2019 Fiscal Year Research-status Report
トマト苗群落の熱収支および水収支を利用した簡便な乾燥耐性指標定量手法の開発
Project/Area Number |
19K15942
|
Research Institution | Ehime University |
Principal Investigator |
藤内 直道 愛媛大学, 農学研究科, 助教 (90791210)
|
Project Period (FY) |
2019-04-01 – 2022-03-31
|
Keywords | 風洞 / 非破壊測定 |
Outline of Annual Research Achievements |
本研究の目的は,トマト育種における乾燥耐性フェノタイピング・スクリーニングの効率化のために,トマト苗の乾燥耐性の生理学的指標を簡便かつ迅速に定量できる形質評価システム・プロトコルを開発することである。膨圧維持能力,浸透圧調節能力,気孔調節能力および気孔密度といった乾燥耐性に関係する複数の形質を,実験チャンバ内での定常・非定常状態におけるトマト苗群落の熱収支および水収支の非破壊測定結果から一度に算出することを試みる。令和元年度には,トマト苗栽培装置の作製,および実験チャンバーの仕様検討・一部作製を行った。 自動給排液可能なトマト苗栽培装置 (タテ×ヨコ:1 m×2 m) を作製して温室内に設置し,トマト (品種:ホーム桃太郎) を播種し育苗を開始した。実験チャンバとして,愛媛大学植物工場研究センター内に設置されている風洞実験装置 (有効内寸タテ×ヨコ×高さ:1.8 m×1.8 m×2.0 m) を利用することとした。風洞装置内にステンレス製の櫓を設置し,この櫓に光源,苗トレイ重量計,長短波放射計,風速計,およびCO2・H2Oアナライザを取り付け,そこに設置した苗群落の熱収支および水収支を整流条件下で非破壊測定することとした。光源として,ピーク波長が380 nmから730 nmまでの複数種のLEDを備えたLED光源 (出力:約2000W) を7基購入した。発泡スチロール製パネルを用いた湛液水耕法によってトマト苗を栽培し,培養液を満たしたプラスチック製トレイに発泡スチロール製パネルごと移植し,重量計にトレイを載せてトレイ重量を連続測定できるようにした。風速計およびCO2・H2Oアナライザをすぐ取り付けられるように準備した。
|
Current Status of Research Progress |
Current Status of Research Progress
3: Progress in research has been slightly delayed.
Reason
令和元年度9月の所属変更に伴い,実験装置の構成を再検討する必要が生じたため,実験チャンバ作製に遅れが生じた。
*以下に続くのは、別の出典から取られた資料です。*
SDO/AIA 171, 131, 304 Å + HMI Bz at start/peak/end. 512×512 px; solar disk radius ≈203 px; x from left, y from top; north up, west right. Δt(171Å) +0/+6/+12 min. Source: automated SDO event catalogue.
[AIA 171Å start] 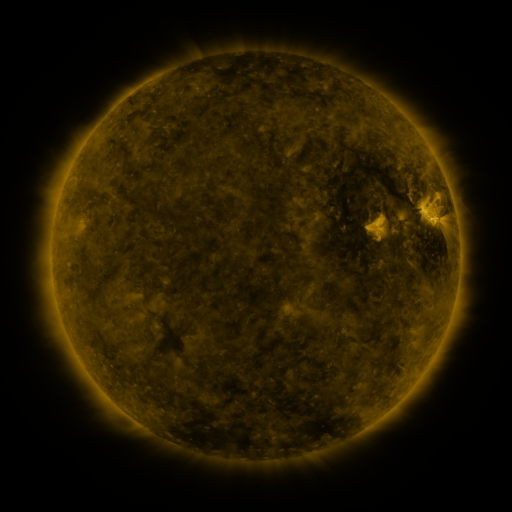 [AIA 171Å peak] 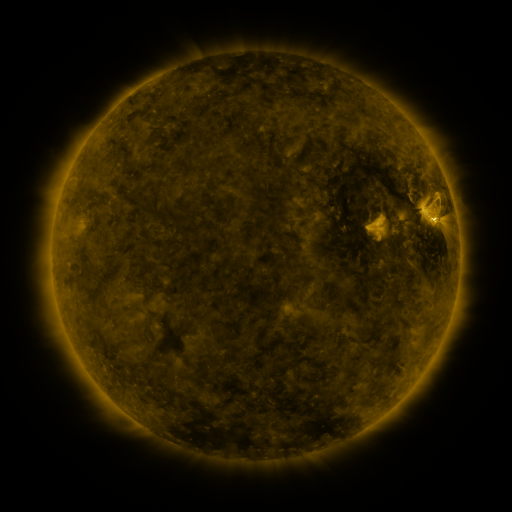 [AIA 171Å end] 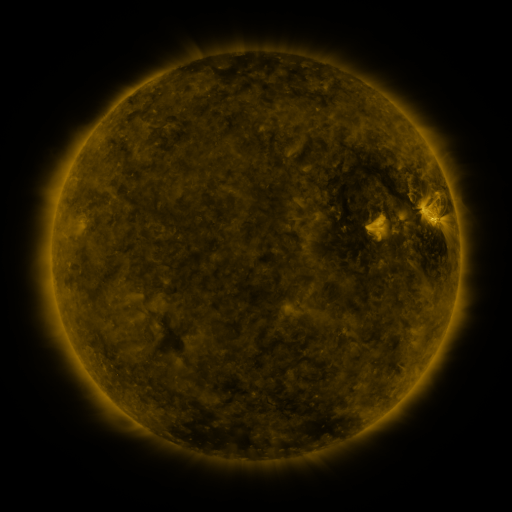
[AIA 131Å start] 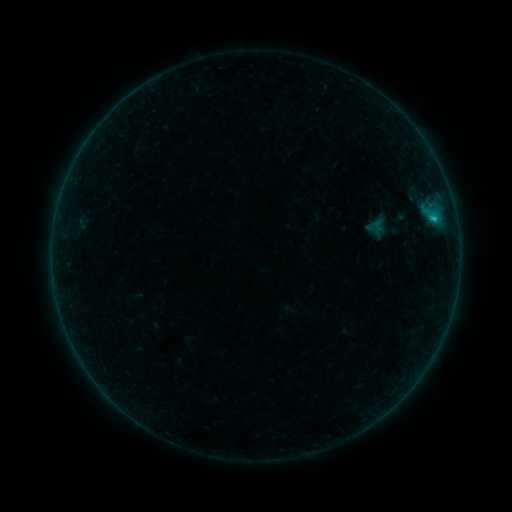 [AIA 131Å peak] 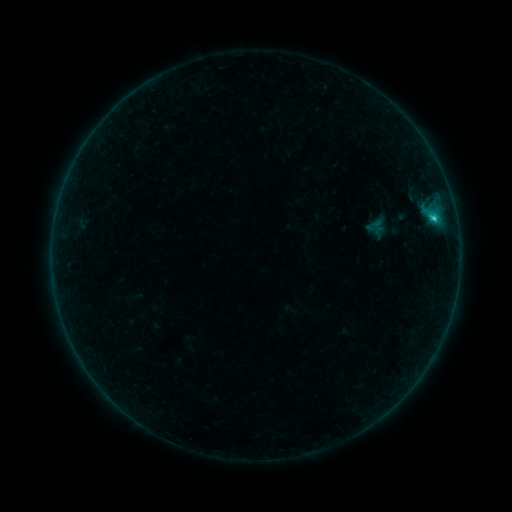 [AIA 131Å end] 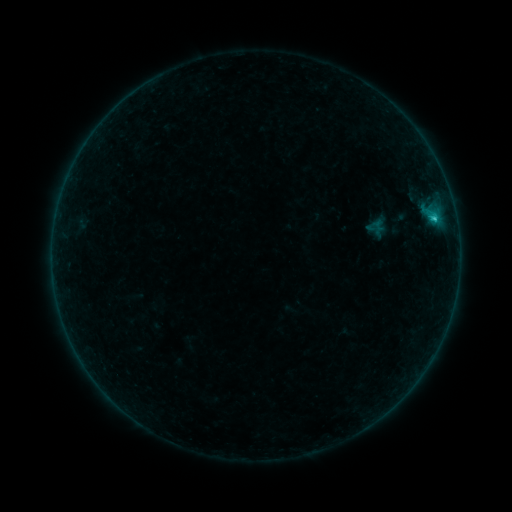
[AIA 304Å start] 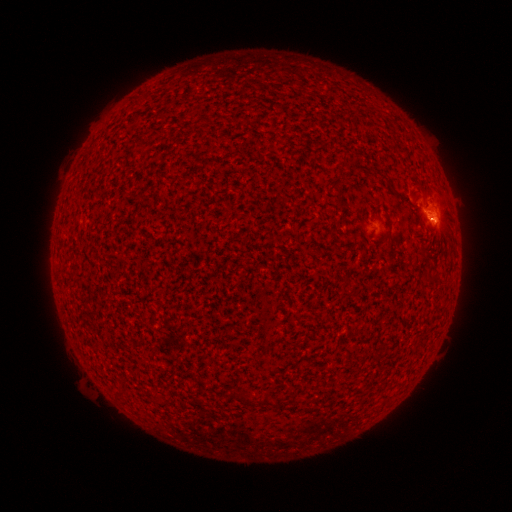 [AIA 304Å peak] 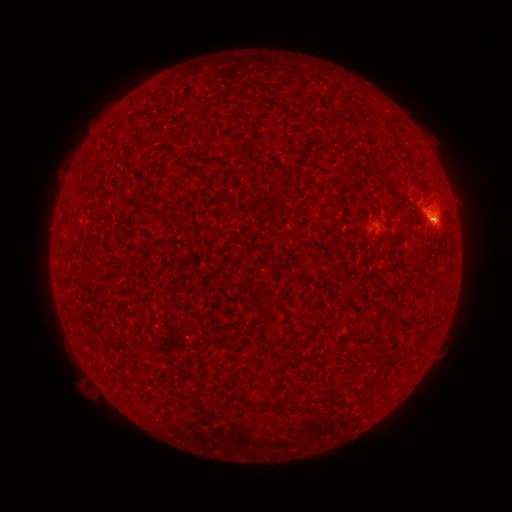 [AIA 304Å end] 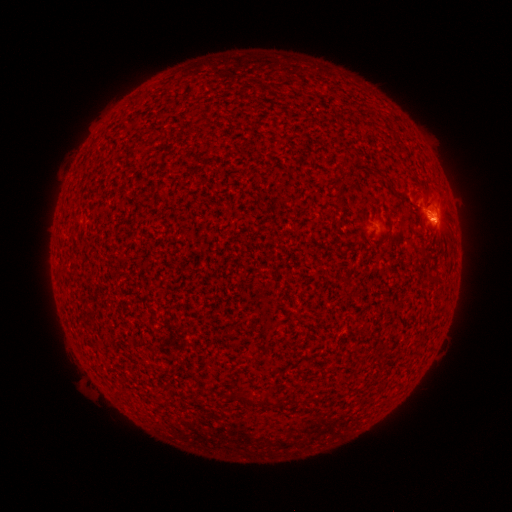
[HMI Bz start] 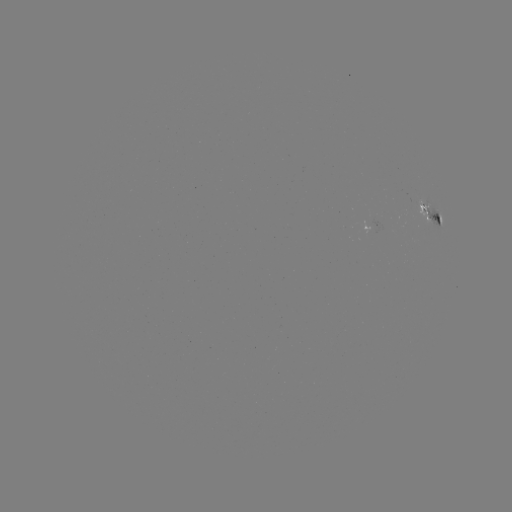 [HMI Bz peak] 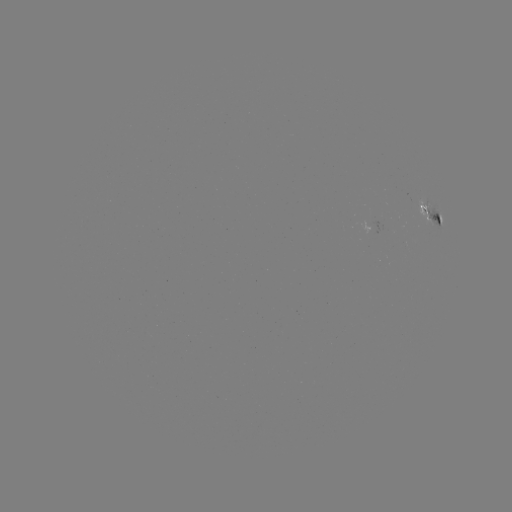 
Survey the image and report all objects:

購入物品を変更することとなったが,当初予算と同額の支出で研究遂行できる見込みである。
|
Strategy for Future Research Activity |
令和2年度にステンレス製櫓および長短波放射計を購入でき次第,実験にとりかかる。風速,温湿度,CO2濃度,明暗条件,および培養液濃度が異なる条件下で非破壊測定を行った後に,根量や気孔密度を破壊測定する。
|
Causes of Carryover |
所属変更に伴う実験チャンバ構成再検討の結果,低温恒温恒湿器およびCO2/H2Oアナライザの購入を取りやめ,ステンレス製櫓および長短波放射計を購入することとした。令和2年度の支出内訳は,長短波放射計購入に約70万円,ステンレス製櫓に約30万円,環境計測器等に約40万円,園芸資材に約30万円,実験試薬・器具に約20万円である。